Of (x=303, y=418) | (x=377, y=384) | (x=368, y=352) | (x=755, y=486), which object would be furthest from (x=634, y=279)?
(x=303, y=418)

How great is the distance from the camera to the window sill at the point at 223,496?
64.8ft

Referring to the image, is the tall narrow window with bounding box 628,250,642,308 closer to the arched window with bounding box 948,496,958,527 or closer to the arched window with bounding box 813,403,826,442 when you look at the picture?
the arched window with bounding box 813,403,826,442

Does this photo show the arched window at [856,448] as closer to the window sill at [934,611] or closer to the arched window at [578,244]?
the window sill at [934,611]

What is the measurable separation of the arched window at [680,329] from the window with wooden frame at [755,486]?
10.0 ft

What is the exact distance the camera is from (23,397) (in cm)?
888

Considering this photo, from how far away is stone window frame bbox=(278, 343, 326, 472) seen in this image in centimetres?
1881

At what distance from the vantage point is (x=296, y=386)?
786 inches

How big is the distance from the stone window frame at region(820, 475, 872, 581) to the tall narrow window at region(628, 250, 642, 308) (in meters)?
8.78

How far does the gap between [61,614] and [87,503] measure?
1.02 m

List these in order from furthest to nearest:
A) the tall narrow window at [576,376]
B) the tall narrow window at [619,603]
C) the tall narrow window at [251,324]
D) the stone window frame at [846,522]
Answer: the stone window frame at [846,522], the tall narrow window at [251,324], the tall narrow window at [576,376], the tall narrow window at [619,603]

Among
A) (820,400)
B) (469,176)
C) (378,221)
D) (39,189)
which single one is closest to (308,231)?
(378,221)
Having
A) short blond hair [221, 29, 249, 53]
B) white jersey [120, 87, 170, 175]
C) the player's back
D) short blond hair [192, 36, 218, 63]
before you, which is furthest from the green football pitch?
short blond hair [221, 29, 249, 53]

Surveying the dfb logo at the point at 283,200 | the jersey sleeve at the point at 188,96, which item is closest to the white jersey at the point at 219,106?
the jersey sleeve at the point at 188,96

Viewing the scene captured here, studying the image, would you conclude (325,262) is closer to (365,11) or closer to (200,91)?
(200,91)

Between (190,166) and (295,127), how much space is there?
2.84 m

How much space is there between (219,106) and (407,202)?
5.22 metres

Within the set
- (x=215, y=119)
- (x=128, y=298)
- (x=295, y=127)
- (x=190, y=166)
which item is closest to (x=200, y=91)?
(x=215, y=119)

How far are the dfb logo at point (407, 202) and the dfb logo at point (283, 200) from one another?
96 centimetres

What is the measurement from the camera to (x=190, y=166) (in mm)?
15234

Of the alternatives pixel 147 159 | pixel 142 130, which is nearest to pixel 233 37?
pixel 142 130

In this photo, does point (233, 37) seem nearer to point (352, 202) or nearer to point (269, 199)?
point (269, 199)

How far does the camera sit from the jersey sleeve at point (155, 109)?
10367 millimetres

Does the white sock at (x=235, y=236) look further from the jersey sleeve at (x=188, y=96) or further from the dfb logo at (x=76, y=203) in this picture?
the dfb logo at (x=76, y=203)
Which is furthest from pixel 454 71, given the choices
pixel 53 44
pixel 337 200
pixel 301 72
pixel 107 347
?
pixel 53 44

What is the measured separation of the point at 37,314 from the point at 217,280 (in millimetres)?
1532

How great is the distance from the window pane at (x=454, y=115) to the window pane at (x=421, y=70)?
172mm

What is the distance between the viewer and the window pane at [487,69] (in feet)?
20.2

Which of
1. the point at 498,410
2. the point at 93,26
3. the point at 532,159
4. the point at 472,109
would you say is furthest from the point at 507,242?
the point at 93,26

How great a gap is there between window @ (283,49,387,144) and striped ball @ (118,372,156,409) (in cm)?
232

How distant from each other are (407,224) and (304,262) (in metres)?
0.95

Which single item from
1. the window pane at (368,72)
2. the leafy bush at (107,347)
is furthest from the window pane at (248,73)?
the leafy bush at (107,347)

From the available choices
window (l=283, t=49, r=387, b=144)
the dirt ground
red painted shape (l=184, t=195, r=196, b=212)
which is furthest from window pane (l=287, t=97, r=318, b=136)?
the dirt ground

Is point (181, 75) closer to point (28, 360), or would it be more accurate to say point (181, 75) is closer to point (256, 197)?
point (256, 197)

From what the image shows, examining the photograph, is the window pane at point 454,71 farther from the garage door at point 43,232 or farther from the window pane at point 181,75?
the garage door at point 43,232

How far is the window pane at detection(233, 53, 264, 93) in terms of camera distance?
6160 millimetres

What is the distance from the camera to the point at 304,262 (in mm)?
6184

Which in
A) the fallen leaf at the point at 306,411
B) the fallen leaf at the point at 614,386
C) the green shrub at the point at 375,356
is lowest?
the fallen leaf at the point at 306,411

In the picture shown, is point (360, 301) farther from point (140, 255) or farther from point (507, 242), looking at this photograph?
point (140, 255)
--
GIVEN EXERCISE =>
Convert the part of the records that opens with the line containing "What is the distance from" and runs through the end of the records into a Markdown table with the columns Row and Line, omitting blank lines.

SOLVED EXERCISE =>
| Row | Line |
|---|---|
| 1 | What is the distance from the camera to the point at 304,262 (in mm)? |
| 2 | 6184 |
| 3 | Which in |
| 4 | A) the fallen leaf at the point at 306,411 |
| 5 | B) the fallen leaf at the point at 614,386 |
| 6 | C) the green shrub at the point at 375,356 |
| 7 | is lowest? |
| 8 | the fallen leaf at the point at 306,411 |
| 9 | In the picture shown, is point (360, 301) farther from point (140, 255) or farther from point (507, 242), looking at this photograph? |
| 10 | point (140, 255) |